[Dateneinträge]
★ ★ ★

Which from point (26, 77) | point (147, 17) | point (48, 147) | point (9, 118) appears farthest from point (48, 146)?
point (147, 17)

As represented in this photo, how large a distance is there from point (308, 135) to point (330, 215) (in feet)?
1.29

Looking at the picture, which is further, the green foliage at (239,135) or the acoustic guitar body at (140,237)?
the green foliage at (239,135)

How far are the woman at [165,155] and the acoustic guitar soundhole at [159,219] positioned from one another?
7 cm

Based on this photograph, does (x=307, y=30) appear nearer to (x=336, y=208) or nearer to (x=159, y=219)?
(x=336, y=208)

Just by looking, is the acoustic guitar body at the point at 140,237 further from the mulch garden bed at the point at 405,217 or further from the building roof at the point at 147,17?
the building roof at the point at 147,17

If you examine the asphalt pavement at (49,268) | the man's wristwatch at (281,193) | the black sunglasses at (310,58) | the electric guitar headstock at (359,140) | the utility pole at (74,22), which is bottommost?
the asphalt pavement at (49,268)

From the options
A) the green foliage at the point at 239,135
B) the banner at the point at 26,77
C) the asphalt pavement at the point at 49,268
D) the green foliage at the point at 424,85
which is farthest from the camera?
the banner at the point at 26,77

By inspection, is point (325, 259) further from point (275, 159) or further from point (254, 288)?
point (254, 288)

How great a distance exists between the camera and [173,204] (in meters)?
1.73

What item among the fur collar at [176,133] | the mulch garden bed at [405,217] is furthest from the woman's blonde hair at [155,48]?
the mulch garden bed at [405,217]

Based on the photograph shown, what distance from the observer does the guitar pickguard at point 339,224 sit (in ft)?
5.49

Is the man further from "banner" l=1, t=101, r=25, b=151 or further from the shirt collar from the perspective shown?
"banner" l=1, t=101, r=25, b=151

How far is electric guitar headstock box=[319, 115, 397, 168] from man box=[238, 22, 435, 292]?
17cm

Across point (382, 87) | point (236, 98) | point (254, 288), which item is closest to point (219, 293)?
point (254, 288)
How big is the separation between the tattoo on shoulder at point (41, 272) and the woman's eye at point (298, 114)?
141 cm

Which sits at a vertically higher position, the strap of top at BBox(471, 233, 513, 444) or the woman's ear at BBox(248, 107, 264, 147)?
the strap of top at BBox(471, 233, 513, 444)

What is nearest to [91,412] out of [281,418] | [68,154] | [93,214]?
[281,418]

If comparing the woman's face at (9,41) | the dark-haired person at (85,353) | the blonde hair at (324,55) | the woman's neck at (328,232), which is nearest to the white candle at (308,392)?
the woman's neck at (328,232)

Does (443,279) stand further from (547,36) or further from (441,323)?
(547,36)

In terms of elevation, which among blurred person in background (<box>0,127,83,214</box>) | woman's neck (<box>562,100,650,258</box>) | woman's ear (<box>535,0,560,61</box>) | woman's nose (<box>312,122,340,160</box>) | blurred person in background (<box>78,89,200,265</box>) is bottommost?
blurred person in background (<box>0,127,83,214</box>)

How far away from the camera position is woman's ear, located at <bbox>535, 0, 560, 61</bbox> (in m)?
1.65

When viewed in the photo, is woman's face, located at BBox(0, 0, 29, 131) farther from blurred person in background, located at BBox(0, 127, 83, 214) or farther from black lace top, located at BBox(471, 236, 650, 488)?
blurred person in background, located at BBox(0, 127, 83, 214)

★ ★ ★

Aktualisiere die Dateneinträge oben, indem du „acoustic guitar“ überall durch „wooden guitar“ ersetzt. Alles andere bleibt unverändert.

Which from point (26, 77) | point (147, 17) | point (48, 147) | point (9, 118) appears farthest from point (48, 146)?
point (147, 17)

As represented in this photo, how large a distance is there from point (308, 135) to point (330, 215) (in feet)?
1.29

Looking at the picture, which is further, the green foliage at (239,135) or the wooden guitar body at (140,237)?
the green foliage at (239,135)

How far are the woman at [165,155] and the wooden guitar soundhole at [159,219] positioned from one another?
7 cm

Based on this photograph, does (x=307, y=30) appear nearer to (x=336, y=208) or nearer to (x=159, y=219)?
(x=336, y=208)

Just by looking, is the wooden guitar body at the point at 140,237 further from the mulch garden bed at the point at 405,217 or further from the building roof at the point at 147,17?
the building roof at the point at 147,17

If you examine the asphalt pavement at (49,268) | the man's wristwatch at (281,193) | the black sunglasses at (310,58) | the electric guitar headstock at (359,140) | the utility pole at (74,22), which is bottommost?
the asphalt pavement at (49,268)

From the options
A) the green foliage at the point at 239,135
B) the banner at the point at 26,77
C) the asphalt pavement at the point at 49,268
D) the green foliage at the point at 424,85
which is farthest from the camera?
the banner at the point at 26,77

By inspection, is point (325, 259) further from point (275, 159) or further from point (254, 288)?
point (254, 288)

How great a distance exists between the camera and [173,204] (in meters)?
1.73

What item among the fur collar at [176,133] | the mulch garden bed at [405,217] is furthest from the woman's blonde hair at [155,48]?
the mulch garden bed at [405,217]

Based on the photograph shown, what distance from the observer does the guitar pickguard at point 339,224 sit (in ft)?
5.49

Is the man further from "banner" l=1, t=101, r=25, b=151 or further from the shirt collar from the perspective shown?
"banner" l=1, t=101, r=25, b=151

How far is electric guitar headstock box=[319, 115, 397, 168] from man box=[238, 22, 435, 292]?
17cm

Across point (382, 87) | point (236, 98) | point (254, 288), which item is closest to point (219, 293)?
point (254, 288)
How big is the separation between the tattoo on shoulder at point (41, 272) and the woman's eye at point (298, 114)?
141 cm

Which sits at a vertically higher position, the strap of top at BBox(471, 233, 513, 444) or the woman's ear at BBox(248, 107, 264, 147)?
the strap of top at BBox(471, 233, 513, 444)

What is nearest to [91,412] out of [281,418] | [68,154] | [93,214]?
[281,418]

If comparing the woman's face at (9,41) | the dark-haired person at (85,353) | the blonde hair at (324,55) | the woman's neck at (328,232), which is nearest to the white candle at (308,392)?
the woman's neck at (328,232)

Does (443,279) stand further from (547,36) or further from (441,323)?
(547,36)

In terms of elevation, which among blurred person in background (<box>0,127,83,214</box>) | woman's neck (<box>562,100,650,258</box>) | woman's ear (<box>535,0,560,61</box>) | woman's nose (<box>312,122,340,160</box>) | blurred person in background (<box>78,89,200,265</box>) is bottommost?
blurred person in background (<box>0,127,83,214</box>)

How far away from the camera position is woman's ear, located at <bbox>535, 0, 560, 61</bbox> (in m)?
1.65

When viewed in the photo, is woman's face, located at BBox(0, 0, 29, 131) farther from blurred person in background, located at BBox(0, 127, 83, 214) or farther from black lace top, located at BBox(471, 236, 650, 488)?
blurred person in background, located at BBox(0, 127, 83, 214)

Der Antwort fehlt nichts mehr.